Ancora realtà, quella della persona di Silvia Calderoni, nell’ultima produzione firmata Motus presentata al festival di Santarcangelo dei Teatri, MDLSX, uno spettacolo che dal punto di vista estetico non osa quanto altri degli stessi Enrico Casagrande e Daniela Nicolò: l’impianto drammaturgico è molto semplice, scandito dalla riproduzione di una vera e propria soundtrack list di cui lo spettatore tiene traccia attraverso la proiezione sul telo in PVC sullo sfondo. Tuttavia, proprio la sostanziale asciuttezza nello stile determina una profonda empatia con la presenza scenica di Silvia, che in un’intima confessione allo “specchio” (o per meglio dire, alla webcam) racconta la sua infanzia, l’adolescenza e le tensioni emotive vissute durante il periodo in cui il suo corpo puerile non voleva saperne di diventare donna. Oltre Silvia, però, della quale vediamo video originali di lei da bambina e adolescente, seguendo passo passo l’evoluzione del rapporto con il suo corpo fino alla scelta di esporre senza pregiudizi la sua androginia, c’è il parallelismo con la storia di Cal diventato Calliope dopo aver scoperto in età puberale l’ipostadia che gli avrebbe trasmesso i tratti dell’ermafrodito, protagonista del libro Middlesex di Jeffrey Eugenides (coincidenza vuole che proprio Calliope, nella mitologia greca la “musa dalla bella voce”, sia in un certo senso la stessa Silvia dalla voce pienamente femminile quasi scorporata da sé, caratteristica che rende davvero unica la sua bellezza). Lo spettacolo dei Motus, attraverso la storia di Cal, muta quindi in riflessione politica sull’affermazione della propria sessualità e sulla libertà di assumere o meno una precisa identità di genere.

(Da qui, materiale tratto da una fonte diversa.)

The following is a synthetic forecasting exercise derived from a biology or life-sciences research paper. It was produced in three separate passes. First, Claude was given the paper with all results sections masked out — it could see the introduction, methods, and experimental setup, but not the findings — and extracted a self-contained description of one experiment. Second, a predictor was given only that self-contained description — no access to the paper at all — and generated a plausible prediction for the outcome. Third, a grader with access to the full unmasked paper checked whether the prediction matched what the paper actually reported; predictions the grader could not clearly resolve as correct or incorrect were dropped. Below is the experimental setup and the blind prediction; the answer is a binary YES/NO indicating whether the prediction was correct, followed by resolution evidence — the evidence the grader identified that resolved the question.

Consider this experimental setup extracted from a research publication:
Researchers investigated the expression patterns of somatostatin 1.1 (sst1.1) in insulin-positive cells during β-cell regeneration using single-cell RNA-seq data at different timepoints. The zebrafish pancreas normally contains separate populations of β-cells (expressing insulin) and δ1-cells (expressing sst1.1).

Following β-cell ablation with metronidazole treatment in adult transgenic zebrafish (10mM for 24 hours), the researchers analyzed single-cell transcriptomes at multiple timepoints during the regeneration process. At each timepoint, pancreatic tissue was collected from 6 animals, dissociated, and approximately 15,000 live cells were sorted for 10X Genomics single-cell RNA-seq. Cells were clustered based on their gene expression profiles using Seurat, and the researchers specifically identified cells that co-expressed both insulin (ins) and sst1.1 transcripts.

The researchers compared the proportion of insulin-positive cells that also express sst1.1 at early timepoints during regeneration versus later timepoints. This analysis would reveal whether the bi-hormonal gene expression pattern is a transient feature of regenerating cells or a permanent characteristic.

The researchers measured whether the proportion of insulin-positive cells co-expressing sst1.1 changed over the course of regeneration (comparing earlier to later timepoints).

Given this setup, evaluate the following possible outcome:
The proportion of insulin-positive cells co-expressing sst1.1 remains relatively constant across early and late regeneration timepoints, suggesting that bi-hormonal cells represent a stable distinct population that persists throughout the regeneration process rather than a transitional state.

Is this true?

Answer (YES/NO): NO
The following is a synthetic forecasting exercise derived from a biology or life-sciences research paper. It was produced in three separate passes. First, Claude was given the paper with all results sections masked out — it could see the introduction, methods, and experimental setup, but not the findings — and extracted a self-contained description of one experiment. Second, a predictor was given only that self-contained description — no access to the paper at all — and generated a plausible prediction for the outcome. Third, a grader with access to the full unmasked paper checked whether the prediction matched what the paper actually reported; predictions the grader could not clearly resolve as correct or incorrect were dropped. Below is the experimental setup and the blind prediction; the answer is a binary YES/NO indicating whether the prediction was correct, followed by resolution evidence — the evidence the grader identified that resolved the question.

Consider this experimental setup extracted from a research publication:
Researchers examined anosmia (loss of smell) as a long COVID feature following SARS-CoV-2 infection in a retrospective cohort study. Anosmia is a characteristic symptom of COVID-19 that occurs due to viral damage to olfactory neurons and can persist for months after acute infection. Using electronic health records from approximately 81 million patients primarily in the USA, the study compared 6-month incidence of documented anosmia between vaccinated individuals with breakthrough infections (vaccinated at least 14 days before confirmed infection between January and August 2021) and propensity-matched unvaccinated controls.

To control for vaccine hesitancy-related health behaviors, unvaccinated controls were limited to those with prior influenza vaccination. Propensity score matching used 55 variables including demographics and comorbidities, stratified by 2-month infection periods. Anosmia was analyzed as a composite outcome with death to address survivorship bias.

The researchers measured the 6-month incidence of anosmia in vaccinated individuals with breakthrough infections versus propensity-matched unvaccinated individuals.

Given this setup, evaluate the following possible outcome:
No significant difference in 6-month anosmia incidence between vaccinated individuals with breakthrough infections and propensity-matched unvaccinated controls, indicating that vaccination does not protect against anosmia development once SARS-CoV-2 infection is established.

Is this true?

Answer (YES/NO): YES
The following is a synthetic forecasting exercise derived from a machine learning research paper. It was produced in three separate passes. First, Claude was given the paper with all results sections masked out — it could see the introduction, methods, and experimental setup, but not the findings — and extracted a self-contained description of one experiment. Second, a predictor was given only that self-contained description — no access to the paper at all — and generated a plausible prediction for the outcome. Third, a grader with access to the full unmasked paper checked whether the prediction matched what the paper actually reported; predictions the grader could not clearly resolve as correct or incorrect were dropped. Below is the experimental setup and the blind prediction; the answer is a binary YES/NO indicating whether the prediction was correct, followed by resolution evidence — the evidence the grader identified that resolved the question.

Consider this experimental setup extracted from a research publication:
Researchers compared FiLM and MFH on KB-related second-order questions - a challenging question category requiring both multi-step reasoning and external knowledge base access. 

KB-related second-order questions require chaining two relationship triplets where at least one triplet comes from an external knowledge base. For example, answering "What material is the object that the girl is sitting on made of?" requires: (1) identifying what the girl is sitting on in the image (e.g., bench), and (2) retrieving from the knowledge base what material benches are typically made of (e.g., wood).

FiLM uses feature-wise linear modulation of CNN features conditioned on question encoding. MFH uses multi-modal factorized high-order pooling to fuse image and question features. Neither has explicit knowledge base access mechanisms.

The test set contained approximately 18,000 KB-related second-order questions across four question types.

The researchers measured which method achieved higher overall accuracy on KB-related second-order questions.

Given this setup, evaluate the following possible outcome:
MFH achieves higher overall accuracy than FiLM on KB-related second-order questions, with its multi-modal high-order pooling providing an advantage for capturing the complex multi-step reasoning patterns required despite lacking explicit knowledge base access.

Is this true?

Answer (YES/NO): YES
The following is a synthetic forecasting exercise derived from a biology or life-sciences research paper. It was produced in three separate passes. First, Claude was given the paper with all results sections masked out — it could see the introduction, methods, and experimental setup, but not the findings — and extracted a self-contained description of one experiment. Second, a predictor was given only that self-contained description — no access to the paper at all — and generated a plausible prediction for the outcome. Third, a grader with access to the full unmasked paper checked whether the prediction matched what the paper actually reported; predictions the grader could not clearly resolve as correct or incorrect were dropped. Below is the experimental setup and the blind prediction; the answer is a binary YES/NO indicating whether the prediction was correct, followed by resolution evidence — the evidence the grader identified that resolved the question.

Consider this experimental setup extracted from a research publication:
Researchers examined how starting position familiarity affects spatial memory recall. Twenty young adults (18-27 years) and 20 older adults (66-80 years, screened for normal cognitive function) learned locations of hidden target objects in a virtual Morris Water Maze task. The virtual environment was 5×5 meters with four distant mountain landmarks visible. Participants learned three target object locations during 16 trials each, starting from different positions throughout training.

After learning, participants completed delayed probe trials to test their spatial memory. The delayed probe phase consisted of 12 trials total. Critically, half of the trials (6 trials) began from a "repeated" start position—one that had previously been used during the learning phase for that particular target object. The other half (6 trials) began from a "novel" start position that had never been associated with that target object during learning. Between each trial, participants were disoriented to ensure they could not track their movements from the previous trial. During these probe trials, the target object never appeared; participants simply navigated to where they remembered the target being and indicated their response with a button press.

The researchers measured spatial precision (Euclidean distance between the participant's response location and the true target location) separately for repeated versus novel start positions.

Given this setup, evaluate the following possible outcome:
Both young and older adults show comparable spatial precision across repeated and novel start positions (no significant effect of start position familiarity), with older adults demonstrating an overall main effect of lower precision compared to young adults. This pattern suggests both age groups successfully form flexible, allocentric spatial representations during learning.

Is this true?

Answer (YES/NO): NO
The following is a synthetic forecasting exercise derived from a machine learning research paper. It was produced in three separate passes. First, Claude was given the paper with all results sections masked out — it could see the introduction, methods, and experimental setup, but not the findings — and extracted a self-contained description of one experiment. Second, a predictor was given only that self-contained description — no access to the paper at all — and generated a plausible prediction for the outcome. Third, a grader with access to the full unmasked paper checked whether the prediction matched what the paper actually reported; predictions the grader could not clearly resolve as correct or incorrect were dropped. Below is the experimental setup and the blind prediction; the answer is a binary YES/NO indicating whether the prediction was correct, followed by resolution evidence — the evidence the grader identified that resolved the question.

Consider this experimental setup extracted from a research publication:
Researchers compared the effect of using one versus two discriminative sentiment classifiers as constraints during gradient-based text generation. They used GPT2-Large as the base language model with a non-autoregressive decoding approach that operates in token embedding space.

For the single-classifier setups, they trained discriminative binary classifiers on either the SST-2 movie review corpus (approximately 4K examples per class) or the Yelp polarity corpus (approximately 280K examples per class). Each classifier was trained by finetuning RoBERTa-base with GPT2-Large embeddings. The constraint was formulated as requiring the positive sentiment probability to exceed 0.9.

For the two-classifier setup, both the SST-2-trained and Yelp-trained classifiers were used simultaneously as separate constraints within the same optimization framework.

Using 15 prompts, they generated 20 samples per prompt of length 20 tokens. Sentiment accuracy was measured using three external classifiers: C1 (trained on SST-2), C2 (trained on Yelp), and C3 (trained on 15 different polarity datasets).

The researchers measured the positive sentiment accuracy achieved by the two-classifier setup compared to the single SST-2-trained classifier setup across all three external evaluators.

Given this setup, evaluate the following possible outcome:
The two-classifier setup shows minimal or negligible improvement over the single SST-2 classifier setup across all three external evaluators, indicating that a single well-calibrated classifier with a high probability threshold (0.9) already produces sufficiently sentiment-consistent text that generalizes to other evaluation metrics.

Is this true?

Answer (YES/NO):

Infine, Scrooge dei Fanny & Alexander, performance di Chiara Lagani e Marco Cavalcoli con il suono di Emanuele Wiltsch Barberio. Al centro, in alto, un cerchio: una sorta di gigantesca luna piena dentro cui si vedono proiettare in un libero e serrato montaggio scene del noto film d’animazione della Disney ispirato a Canto di Natale di Charles Dickens. L’estetica della performance attinge al vaudeville, al musical e alla televisione, ma la sensazione è di non essere assolutamente nulla di tutto questo: tra una partitura di rumori eseguiti sul posto sopra una pedana circolare da Marco Cavalcoli in smoking, bastone e cappello a cilindro – campionati, amplificati e reiterati elettronicamente – il “controcanto” di Chiara Lagani, e il doppiaggio live delle scene del film, lo spettacolo mostra il linguaggio peculiare, che potremmo dire pienamente maturo, della compagnia. Se il lavoro senza dubbio è ben sviluppato dal punto di vista formale, lo è meno, forse in modo programmatico, dal punto di vista dei temi: inserendosi nel flusso dei “Discorsi” presentati negli ultimi anni, la performance scandaglia i rapporti tra economia e arte e tra economia ed etica, ma lo fa senza particolari pretese, lasciando lo spettatore sull’uscio più in compagnia di domande che di risposte.